La dependencia es positiva y saludable cuando supone una apuesta, una confianza y la disposición para correr riesgos en la entrega afectiva. Renunciar a esta es un reflejo de la incapacidad de amar, tan propia de nuestros tiempos, en los que se valora menos la solidaridad y la vulnerabilidad, que el éxito y el ser imprescindible para uno mismo.
En algunos artículos de este blog he hablado de la dependencia, ya sea a nivel afectivo individual, de pareja o social. Hasta ahora me he referido a ella en su aspecto más negativo, es decir, en lo que tiene que ver con las dificultades para hacerse cargo de la propia vida. Sin embargo, siento la necesidad de hablar de la otra cara de la moneda, pues me parece importante aclarar algunos conceptos para una adecuada interpretación.
En ocasiones, a los niños se les insiste en ser independientes desde edades muy tempranas, en no necesitar de nadie, en procurarse sus necesidades solos. A algunos, incluso, se les imponen situaciones tan poco naturales como dormir solos desde los primeros meses de vida y en algunos espacios se le da poca o ninguna importancia a la lactancia materna como fuente de vinculación entre la madre y el niño/a. Parece que aún no está bastante claro que para poder crear un vínculo afectivo auténtico, es necesario haber recibido los cuidados afectivos que correspondían cuando éramos totalmente dependientes, es decir, en los primeros años de la vida. Con la evolución del desarrollo infantil, va llegando, a su tiempo, la necesidad de separarse, de diferenciarse, de ir creando identidad.
Cuando se respetan los ritmos naturales desde el nacimiento, se están previniendo muchos de los problemas por los que nos preocupamos en la edad adulta, como es el caso de la dependencia afectiva, en su lado más oscuro. Porque la independencia, vista desde la salud, no consiste en la evitación o en la destrucción de los vínculos afectivos, ni en la omnipotente intención de no necesitar de nadie. Se refiere a la capacidad de amar sin temor, porque existe la confianza dentro de la relación de dependencia recíproca.

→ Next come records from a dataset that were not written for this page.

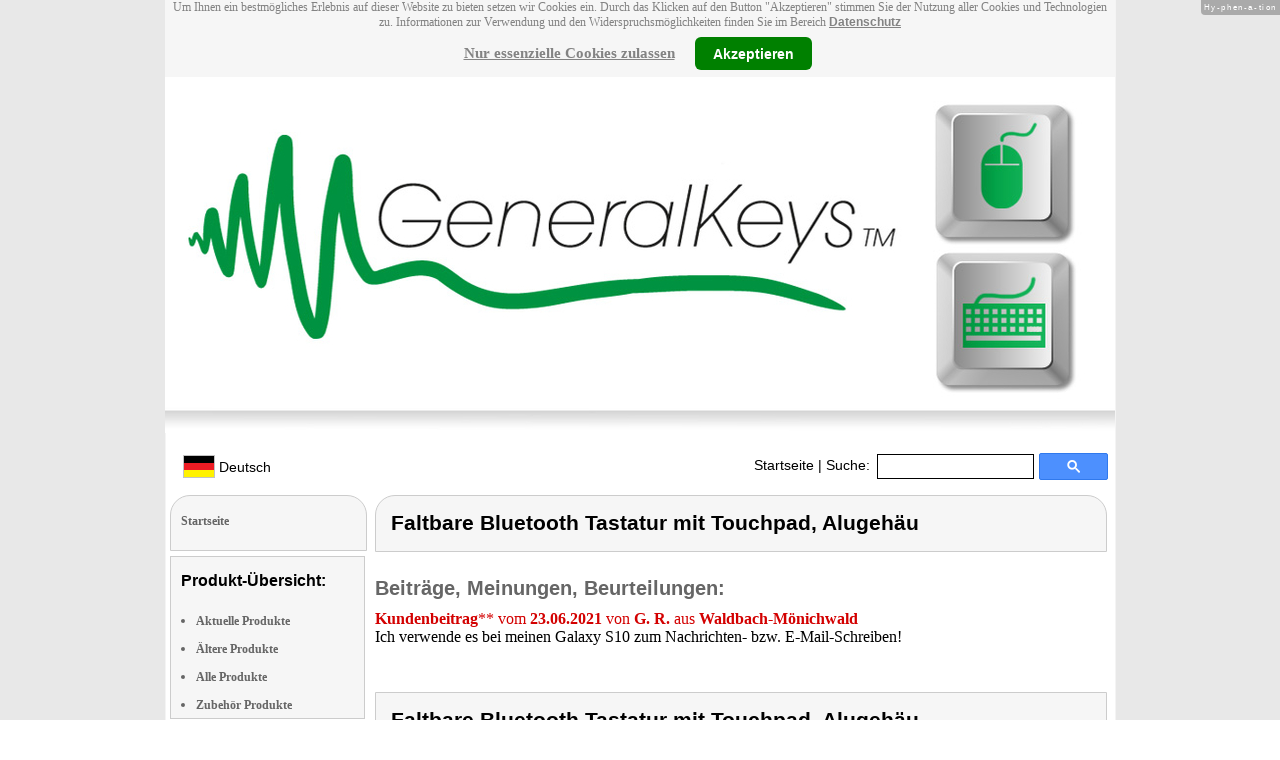

--- FILE ---
content_type: application/javascript
request_url: https://www.generalkeys.de/factfindersearch.js
body_size: 955
content:
function searchClick(event) {
    //alert("dddd"+event.data.id);

    //alert($(`#olsSearchQueryId${event.data.id}`).prop('value')+":"+ event.data.brandId);

    searchPrintResult($(`#olsSearchQueryId${event.data.id}`).prop('value'), event.data.brandId);

    return false;
}

function searchPrintResult(query, brandId) {

    $("body").css('cursor', 'wait');
    $(".olsSearchSubmitClass" ).fadeOut(300);

    $.getJSON(`/cgi-bin/factfinder.cgi?query=${query}&brandId=${brandId}`, function (json) {
        $(".olsSearchSubmitClass" ).fadeIn(300);
        $("body").css('cursor', 'default');

        $("#searchResultBlockId").text("");
        if (json != null && json.products != null) {
            console.log(json.products.length);
            $("#searchResultBlockId").addClass("brand_text radius3 border2");
            if (json.products.length < 1) {
                $("#searchResultBlockId").text("Ihre Suche ergab keine Ergebnisse.");
            }
            for (let i = 0; i < json.products.length ; i++) {
                $("#searchResultBlockId").append(`<div id="pdid_${json.products[i].id}" style="margin-bottom: 20px;"></div><div style="clear:both;"></div>`);
                printProductInfo(json.products[i].id, brandId);
            }
        }
    });
}

function printProductInfo(pdId, brandId) {
    $.getJSON(`/cgi-bin/product_info.cgi?pdId=${pdId}&brandId=${brandId}`, function (json) {
        if (json != null) {
            console.log(json);
            $(`#pdid_${pdId}`).append(
                `<div style="float: left; margin-right: 10px;">
                    <img src="${json.smallPicturePath}" alt="Product Image" class="product_image">
                </div>
                <div>
                    <a href="${json.url}">${json.pdIdSS} ${json.name}</a>
                </div>
                <div>
                    <a>${json.description}</a>
                </div>
                <div>
                    <a>${json.longDescription}</a>
                </div>`
            );
        }
    });
}

$("#header").ready(function() {
    const searchBrandId = $("head").attr("data-brandid");

    $("#header").after('<div id="searchResultBlockId"></div>');

    for (let i=0; i< $(".google_form .search_input_box").length; i++) {
        $($(".google_form .search_input_box")[i]).prop("id", `olsSearchQueryId${i}`);
        $($(".google_form .search_input_box")[i]).addClass(`olsSearchQueryClass`);
    }

    for (let i=0; i< $(".google_form input[type=image]").length; i++) {
        $($(".google_form input[type=image]")[i]).prop("id", `olsSearchSubmitId${i}`);
        $($(".google_form input[type=image]")[i]).addClass(`olsSearchSubmitClass`);
        $(`#olsSearchSubmitId${i}`).on( "click", {id:i, brandId: searchBrandId}, searchClick );
    }

    $(".olsSearchQueryClass").removeClass("search_input_box")
});

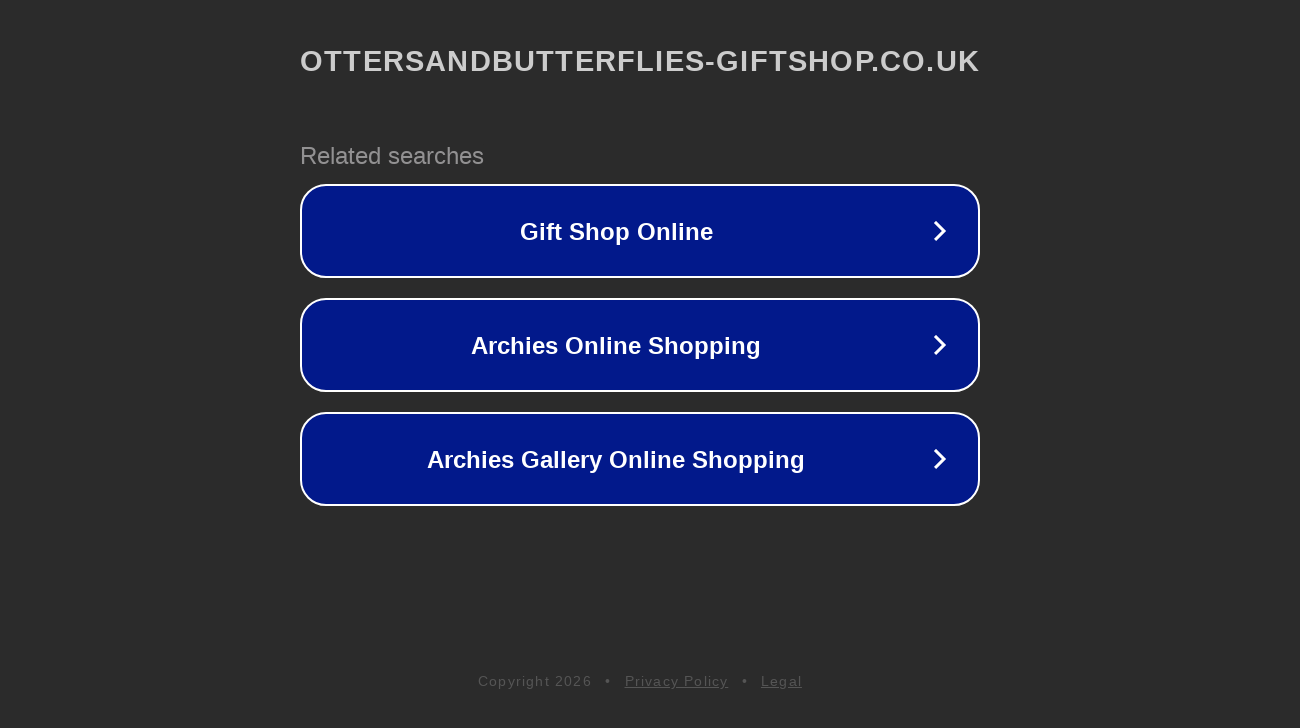

--- FILE ---
content_type: text/html; charset=utf-8
request_url: https://ottersandbutterflies-giftshop.co.uk/products/sea-salt-chilli-chocolate
body_size: 1146
content:
<!doctype html>
<html data-adblockkey="MFwwDQYJKoZIhvcNAQEBBQADSwAwSAJBANDrp2lz7AOmADaN8tA50LsWcjLFyQFcb/P2Txc58oYOeILb3vBw7J6f4pamkAQVSQuqYsKx3YzdUHCvbVZvFUsCAwEAAQ==_HyeHSXoE2SZVUaoFZtdtVuyYnVMXes04Io2RkpnKV+OpBuuK2YvTH6h+aJZbzye3L526699THBCKKf4pVrdvIA==" lang="en" style="background: #2B2B2B;">
<head>
    <meta charset="utf-8">
    <meta name="viewport" content="width=device-width, initial-scale=1">
    <link rel="icon" href="[data-uri]">
    <link rel="preconnect" href="https://www.google.com" crossorigin>
</head>
<body>
<div id="target" style="opacity: 0"></div>
<script>window.park = "[base64]";</script>
<script src="/bEvMyFSUE.js"></script>
</body>
</html>
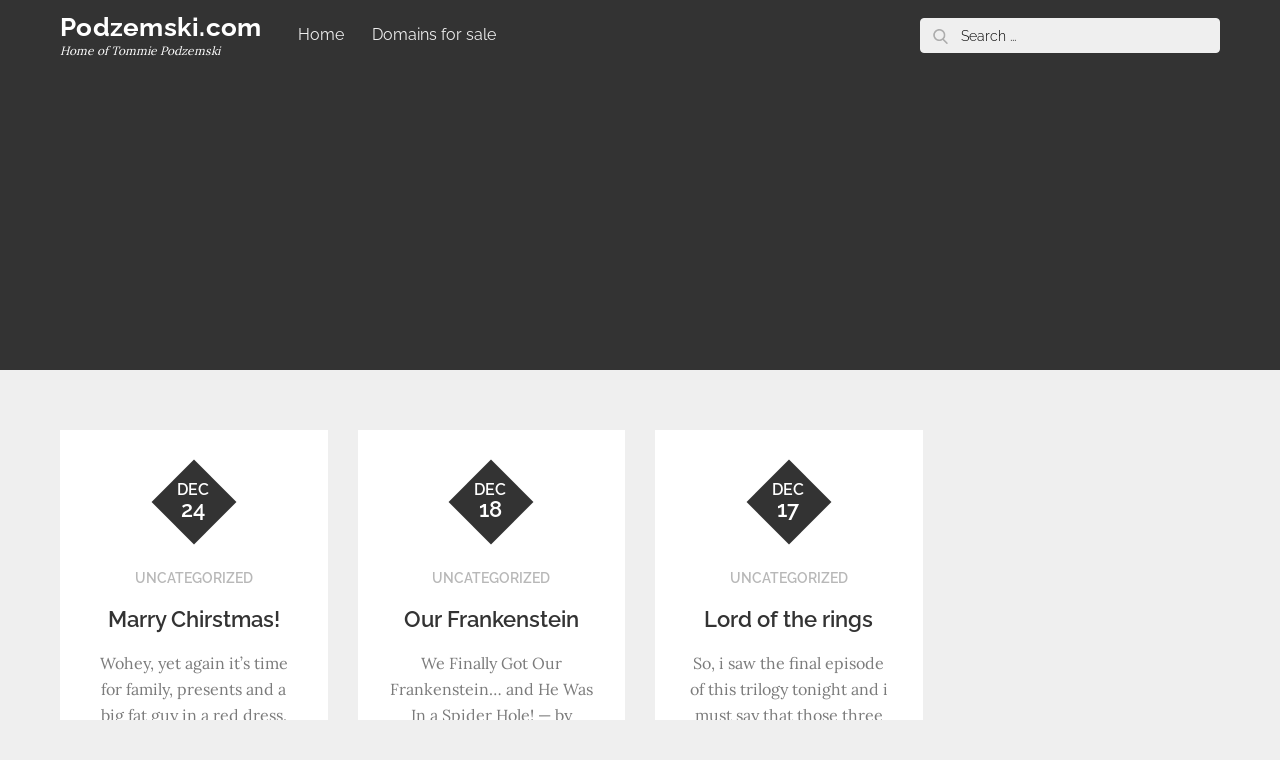

--- FILE ---
content_type: text/html; charset=utf-8
request_url: https://www.google.com/recaptcha/api2/aframe
body_size: 267
content:
<!DOCTYPE HTML><html><head><meta http-equiv="content-type" content="text/html; charset=UTF-8"></head><body><script nonce="PNoB_dxpCqVzwvpgb-P8yA">/** Anti-fraud and anti-abuse applications only. See google.com/recaptcha */ try{var clients={'sodar':'https://pagead2.googlesyndication.com/pagead/sodar?'};window.addEventListener("message",function(a){try{if(a.source===window.parent){var b=JSON.parse(a.data);var c=clients[b['id']];if(c){var d=document.createElement('img');d.src=c+b['params']+'&rc='+(localStorage.getItem("rc::a")?sessionStorage.getItem("rc::b"):"");window.document.body.appendChild(d);sessionStorage.setItem("rc::e",parseInt(sessionStorage.getItem("rc::e")||0)+1);localStorage.setItem("rc::h",'1768816582133');}}}catch(b){}});window.parent.postMessage("_grecaptcha_ready", "*");}catch(b){}</script></body></html>

--- FILE ---
content_type: text/plain
request_url: https://www.google-analytics.com/j/collect?v=1&_v=j102&a=12681769&t=pageview&_s=1&dl=https%3A%2F%2Fpodzemski.com%2F2003%2F12%2F&ul=en-us%40posix&dt=December%202003%20-%20Podzemski.com&sr=1280x720&vp=1280x720&_u=IADAAEABAAAAACAAI~&jid=1163850838&gjid=1131180557&cid=1372246321.1768816578&tid=UA-56539-31&_gid=1727177093.1768816578&_r=1&_slc=1&z=1485235622
body_size: -563
content:
2,cG-TBYTKS6ZB3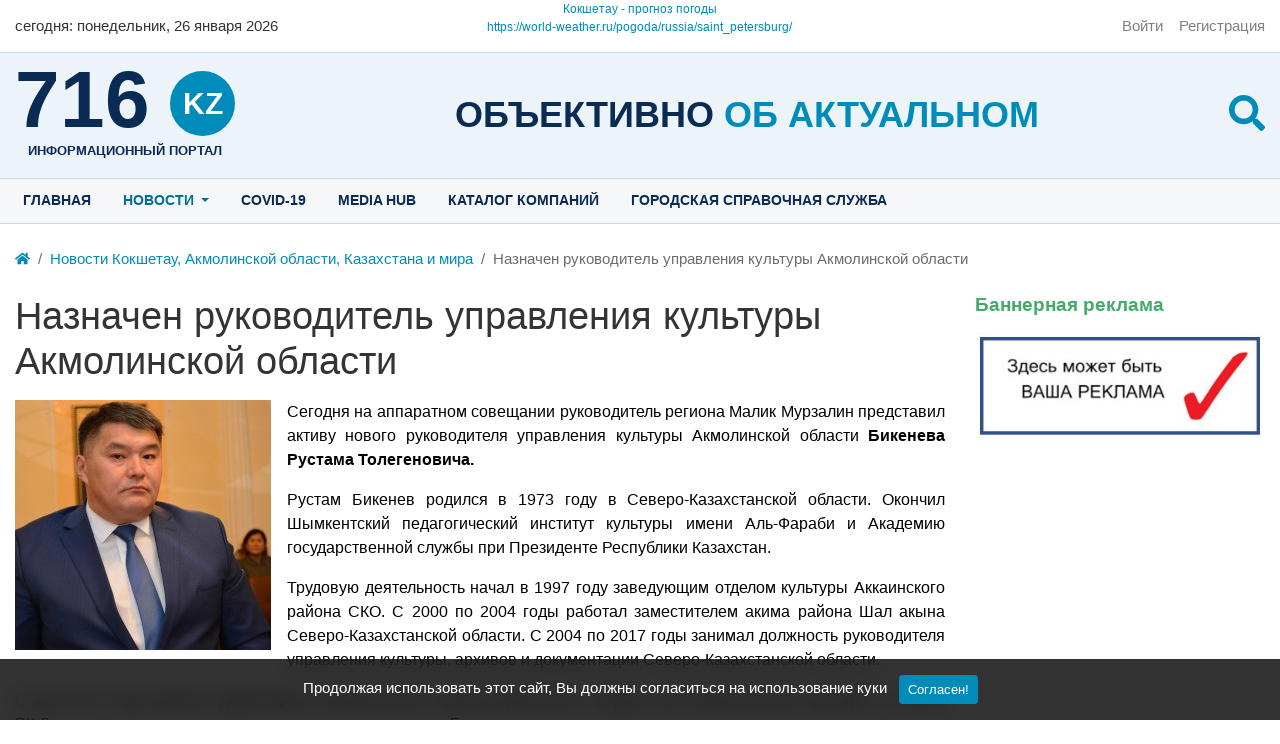

--- FILE ---
content_type: text/html; charset=utf-8
request_url: https://www.google.com/recaptcha/api2/aframe
body_size: 138
content:
<!DOCTYPE HTML><html><head><meta http-equiv="content-type" content="text/html; charset=UTF-8"></head><body><script nonce="lpvzDdCqG99wlbG4HVBkUA">/** Anti-fraud and anti-abuse applications only. See google.com/recaptcha */ try{var clients={'sodar':'https://pagead2.googlesyndication.com/pagead/sodar?'};window.addEventListener("message",function(a){try{if(a.source===window.parent){var b=JSON.parse(a.data);var c=clients[b['id']];if(c){var d=document.createElement('img');d.src=c+b['params']+'&rc='+(localStorage.getItem("rc::a")?sessionStorage.getItem("rc::b"):"");window.document.body.appendChild(d);sessionStorage.setItem("rc::e",parseInt(sessionStorage.getItem("rc::e")||0)+1);localStorage.setItem("rc::h",'1769405571818');}}}catch(b){}});window.parent.postMessage("_grecaptcha_ready", "*");}catch(b){}</script></body></html>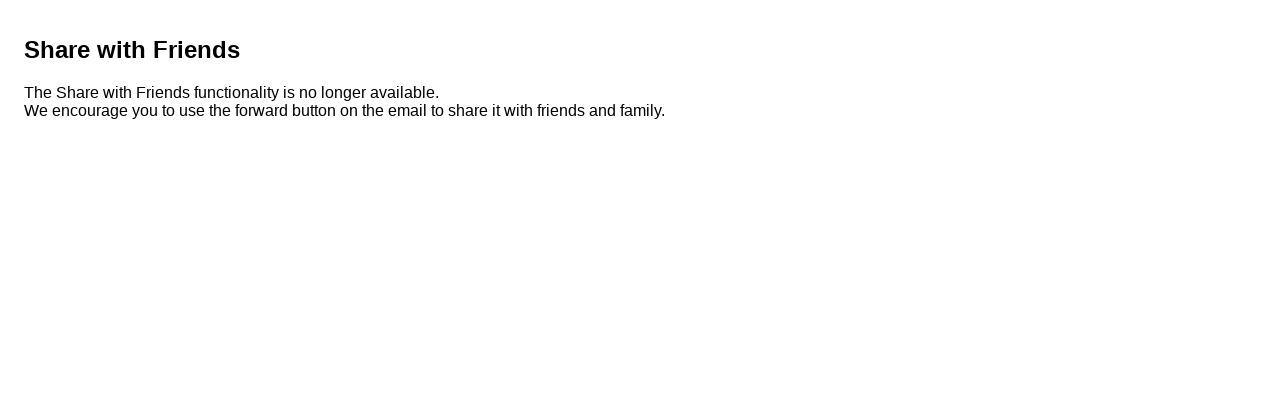

--- FILE ---
content_type: text/html; charset=UTF-8
request_url: https://link.nationalreview.com/forward/5c8927e80564ce6d802f91c4cyxk7.1y6l/d66ed941
body_size: 278
content:
<style>
    div {
        padding: 8px 16;
    }
h2, a {
    font-family: Helvetica, Verdana, sans-serif;
}
p {
    margin: 10px auto 10px 0;
    font-family: Helvetica, Verdana, sans-serif;
}
</style>
<div>
    <h2>Share with Friends</h2>
    <p>
        The Share with Friends functionality is no longer available.
        </br>
        We encourage you to use the forward button on the email to share it with friends and family.
    </p>
</div>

Visto desde este ángulo, la independencia entendida como no necesitar de nadie y hacerlo todo solo/a, más que un acto de valentía y un síntoma de salud, supone una necesidad imperiosa de mantener el control sobre la autonomía, y ni el amor ni el crecimiento personal caben en esta escena. Por su parte, la dependencia, en el lado brillante de su espectro, solo es posible en la medida en que se asume la responsabilidad de uno mismo/a, a la vez que se permite la experiencia de “perderse” en el/la otro/a.
Dice Umberto Galimberti, filósofo italiano:
“En el amor las cosas son más complicadas, porque quien ama de verdad no puede evitar ponerse en juego por completo. En el amor la puesta en juego no son el poder, el dinero o el éxito. En el amor la puesta en juego somos nosotros, que amamos”.
Pero en esta dependencia todos ganamos, cuando se trata de una dependencia recíproca, cuando el vínculo incita a buscar el acercamiento y existe la necesidad de aproximación a través del seguimiento, la llamada, la búsqueda, el apego.
Muy diferente es la situación cuando lo que impera es la necesidad de que alguien se haga cargo de la propia vida, poniendo en manos de la otra persona la responsabilidad de gestionarla, mientras se tira por la borda la autoestima. Esto es lo que se llama comunmente “dependencia afectiva”, de la que se habla tanto que ya parece no hacer falta decir nada más.
A este tipo de dependencia es a la que me he referido en publicaciones anteriores, y por lo cual quería completar la visión con su contraria, la dependencia “saludable”, es decir, la necesaria para la supervivencia afectiva, porque ¿quien, que haya logrado algo en su vida puede decir que lo ha hecho todo sin ayuda? En caso de que fuera cierto, antes de aplaudir su proeza, se podrá sentir una profunda tristeza por la soledad que le ha supuesto su hazaña.
Entonces, parece ser que la lucha no está en la defensa contra la dependencia, sino más bien en potenciar la asertividad en la elección de la pareja, del amigo, del maestro, del terapeuta, para no tener que pasarse la vida defendiéndose sino, más bien, poder caminar a su lado con la confianza, a veces ciega, de que nos perdemos para encontrarnos, y si es en compañía, mejor.